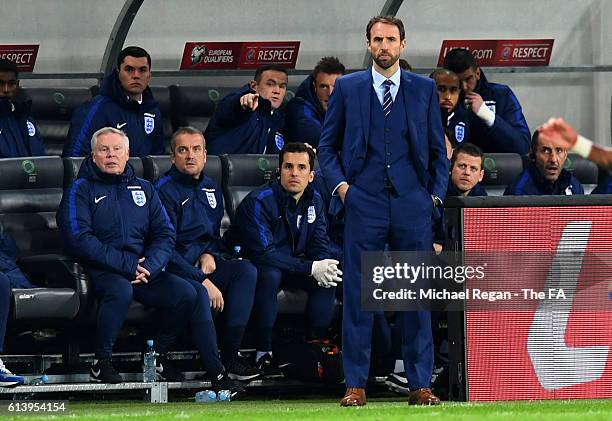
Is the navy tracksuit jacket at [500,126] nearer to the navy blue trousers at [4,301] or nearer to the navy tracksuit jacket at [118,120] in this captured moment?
the navy tracksuit jacket at [118,120]

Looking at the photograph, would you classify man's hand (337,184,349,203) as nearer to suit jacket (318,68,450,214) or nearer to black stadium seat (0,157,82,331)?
suit jacket (318,68,450,214)

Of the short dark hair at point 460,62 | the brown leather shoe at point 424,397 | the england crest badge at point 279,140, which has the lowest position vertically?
the brown leather shoe at point 424,397

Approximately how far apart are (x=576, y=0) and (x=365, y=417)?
22.5 ft

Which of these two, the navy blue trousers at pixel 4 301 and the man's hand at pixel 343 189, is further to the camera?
the navy blue trousers at pixel 4 301

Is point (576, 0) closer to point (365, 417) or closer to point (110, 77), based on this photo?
point (110, 77)

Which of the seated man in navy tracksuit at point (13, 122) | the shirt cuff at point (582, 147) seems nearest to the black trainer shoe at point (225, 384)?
the seated man in navy tracksuit at point (13, 122)

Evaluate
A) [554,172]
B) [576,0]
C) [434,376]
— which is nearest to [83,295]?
[434,376]

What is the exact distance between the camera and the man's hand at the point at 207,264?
948 centimetres

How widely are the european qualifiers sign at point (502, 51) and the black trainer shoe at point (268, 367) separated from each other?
417 cm

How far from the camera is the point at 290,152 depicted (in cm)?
966

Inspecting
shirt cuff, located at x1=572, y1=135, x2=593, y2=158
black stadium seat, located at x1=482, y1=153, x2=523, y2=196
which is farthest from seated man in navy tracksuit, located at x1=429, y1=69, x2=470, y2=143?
shirt cuff, located at x1=572, y1=135, x2=593, y2=158

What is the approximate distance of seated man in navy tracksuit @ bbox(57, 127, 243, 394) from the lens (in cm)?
898

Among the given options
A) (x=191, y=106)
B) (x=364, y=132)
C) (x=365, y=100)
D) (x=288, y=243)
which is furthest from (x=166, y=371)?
(x=191, y=106)

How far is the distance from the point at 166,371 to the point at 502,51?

-------

EXERCISE PROMPT: Could you update all the records above by replacing every "black trainer shoe" with "black sneaker" and leaving everything else unchanged, with the pictures left out?

CORRECT RESULT:
Is the navy tracksuit jacket at [500,126] nearer to the navy blue trousers at [4,301] or nearer to the navy tracksuit jacket at [118,120] in this captured moment?
the navy tracksuit jacket at [118,120]

Looking at the photograph, would you classify man's hand (337,184,349,203) as nearer to suit jacket (318,68,450,214) or nearer to black stadium seat (0,157,82,331)?
suit jacket (318,68,450,214)

Of the short dark hair at point 460,62 | the brown leather shoe at point 424,397 | the england crest badge at point 279,140, which has the lowest position vertically?
the brown leather shoe at point 424,397

Approximately how far apart are (x=576, y=0) and (x=365, y=417)?
22.5 ft

Which of these two, the navy blue trousers at pixel 4 301 and the man's hand at pixel 343 189, is further to the camera?
the navy blue trousers at pixel 4 301

Is point (576, 0) closer to point (365, 417) or closer to point (110, 77), based on this photo?
point (110, 77)

Which of the seated man in navy tracksuit at point (13, 122) | the shirt cuff at point (582, 147) seems nearest to the black sneaker at point (225, 384)?
the seated man in navy tracksuit at point (13, 122)

Evaluate
A) [554,172]
B) [576,0]
C) [434,376]
— which is nearest to [83,295]?
[434,376]

What is the exact distance between the camera and the man's hand at the point at 207,264?
948 centimetres

How widely are the european qualifiers sign at point (502, 51) and the black sneaker at point (268, 367) separated from each other?
417 cm

How far from the camera is the point at 290,152 depicted (in cm)?
966

Inspecting
shirt cuff, located at x1=572, y1=135, x2=593, y2=158
black stadium seat, located at x1=482, y1=153, x2=523, y2=196
which is farthest from seated man in navy tracksuit, located at x1=429, y1=69, x2=470, y2=143?
shirt cuff, located at x1=572, y1=135, x2=593, y2=158

What is the approximate distance of seated man in navy tracksuit @ bbox(57, 127, 243, 394) from the lens (in cm)?
898

Among the given options
A) (x=191, y=106)
B) (x=364, y=132)
C) (x=365, y=100)
D) (x=288, y=243)
which is furthest from (x=166, y=371)?
(x=191, y=106)

How far is the distance from the point at 166,371 to the point at 502,51?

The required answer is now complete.